I have never felt so sure and secure. It comes at a time when the world would understand if I felt the opposite. It has been more than two months since we were last together. Although there is an opportunity to see one another soon, I know it is unlikely to happen. While I miss Him and would do anything to be in His presence, the idea of not seeing Him does not scare me. I know that He will still love me, even if it’s from a great distance.
All that being said, regardless of my surety, regardless of my serenity, regardless of the calmness of my demeanor – internal and external, I cannot allow myself to think about the distance or the amount of time that has passed without tears. No great gulping sobs, no shuddering cries. Silent tears that simply mean, “I miss Him.”
I’m in a place I don’t understand, and for once, I don’t think I’ll try to figure it out. But, it is a strange place.
“Falling into my head”… what a good way to put that. It’s something I do on occasion. But hadn’t thought to put it in those terms. : )
It’s the only way I know to describe it…and unfortunately, it happens all the time…the last time, He admitted that if I continued it would eventually hurt our relationship…want to talk about a wake up call? That scared the hell out of me…
I understand how that could put the fear in you… but at the same time… sometimes falling in one’s head is such a pleasant place to be. I think that those who don’t do that don’t understand. It’s not always to shut others out… it’s just cozy in there. At least that’s how it can be for me.
When I fall in, it’s deep, dark, and depressing…maybe what I’m experiencing now is the lighter side of it…if so, I like it… 🙂
Good!
You will be fine Kayla. 2 months is a bit if time but in the grand scheme of things not so long, No worries. He cherishes you and you know that! Hugs & hang in there long distance stinks.
Thanks…I’m doing better than I might have in the past…I think that’s why it feels so strange…I almost feel like it should be worse than this…lol
That’s eerie. I’ve had five myself today. 2 this morning and 3 this afternoon. Alone. But pretty wonderful all the same. They can’t fill the one part of me though.
You’re right…they can’t…sometimes, they’re an ok substitute…sort of…
They’re a temporary scratch for an itch that never goes away.
Thank you, that is EXACTLY it…
Yeah. I know too well. I’ve been dealing with that aspect of it my whole life, not just the last year and a half when the light bulb finally went off
I’ve been fortunate, I guess…I’ve only been scratching that itch for a few months, and the lightbulb moment happened very shortly thereafter…now I really have no desire to scratch any itches without prior permission…
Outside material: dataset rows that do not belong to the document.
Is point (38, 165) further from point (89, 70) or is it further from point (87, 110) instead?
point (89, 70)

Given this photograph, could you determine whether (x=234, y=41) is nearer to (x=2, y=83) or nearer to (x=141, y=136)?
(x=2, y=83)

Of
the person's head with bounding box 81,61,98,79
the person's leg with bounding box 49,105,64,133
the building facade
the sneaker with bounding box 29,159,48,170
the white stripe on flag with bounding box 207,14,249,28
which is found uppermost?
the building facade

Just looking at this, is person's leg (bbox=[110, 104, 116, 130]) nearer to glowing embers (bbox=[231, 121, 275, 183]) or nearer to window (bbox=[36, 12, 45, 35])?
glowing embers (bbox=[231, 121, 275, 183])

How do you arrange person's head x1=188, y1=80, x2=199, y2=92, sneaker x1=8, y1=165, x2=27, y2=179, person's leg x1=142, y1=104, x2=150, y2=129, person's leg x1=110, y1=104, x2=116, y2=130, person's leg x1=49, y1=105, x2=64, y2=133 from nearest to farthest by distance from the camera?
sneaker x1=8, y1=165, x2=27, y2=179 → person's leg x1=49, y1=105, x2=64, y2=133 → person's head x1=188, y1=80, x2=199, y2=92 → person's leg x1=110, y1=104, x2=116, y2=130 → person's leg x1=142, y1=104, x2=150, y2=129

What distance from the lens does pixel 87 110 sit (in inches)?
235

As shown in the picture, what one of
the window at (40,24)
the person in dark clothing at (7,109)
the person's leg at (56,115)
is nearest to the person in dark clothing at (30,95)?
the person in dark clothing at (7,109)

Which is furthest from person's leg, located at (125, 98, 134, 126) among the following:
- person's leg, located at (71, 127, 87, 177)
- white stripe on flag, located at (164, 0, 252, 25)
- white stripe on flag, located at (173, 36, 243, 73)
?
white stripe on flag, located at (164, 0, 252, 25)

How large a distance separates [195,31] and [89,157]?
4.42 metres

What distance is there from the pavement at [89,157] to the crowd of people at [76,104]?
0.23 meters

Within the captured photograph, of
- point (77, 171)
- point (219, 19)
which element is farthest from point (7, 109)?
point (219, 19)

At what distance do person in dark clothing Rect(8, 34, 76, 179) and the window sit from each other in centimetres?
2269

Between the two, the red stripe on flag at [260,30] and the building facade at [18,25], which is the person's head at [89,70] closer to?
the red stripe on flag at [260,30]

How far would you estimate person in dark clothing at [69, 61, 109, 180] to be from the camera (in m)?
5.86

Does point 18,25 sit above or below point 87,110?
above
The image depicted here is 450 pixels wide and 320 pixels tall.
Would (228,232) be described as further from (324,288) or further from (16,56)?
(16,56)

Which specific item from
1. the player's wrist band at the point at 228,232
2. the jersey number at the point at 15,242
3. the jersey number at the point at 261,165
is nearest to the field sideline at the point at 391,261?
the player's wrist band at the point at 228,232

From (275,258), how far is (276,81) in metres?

I know what you mean on the I miss you.
You and he have been through some really challenging times. While reading your posts over the last several weeks, I just wanted to give you a big sisterly hug.
At times stress can really have an effect on your sexual side. I take it as nature’s way of telling you to focus on the things that really require your attention.
I’m sure over time (a short time, I hope) your and his issues will be resolved and you can both focus on the wonderful connection you have.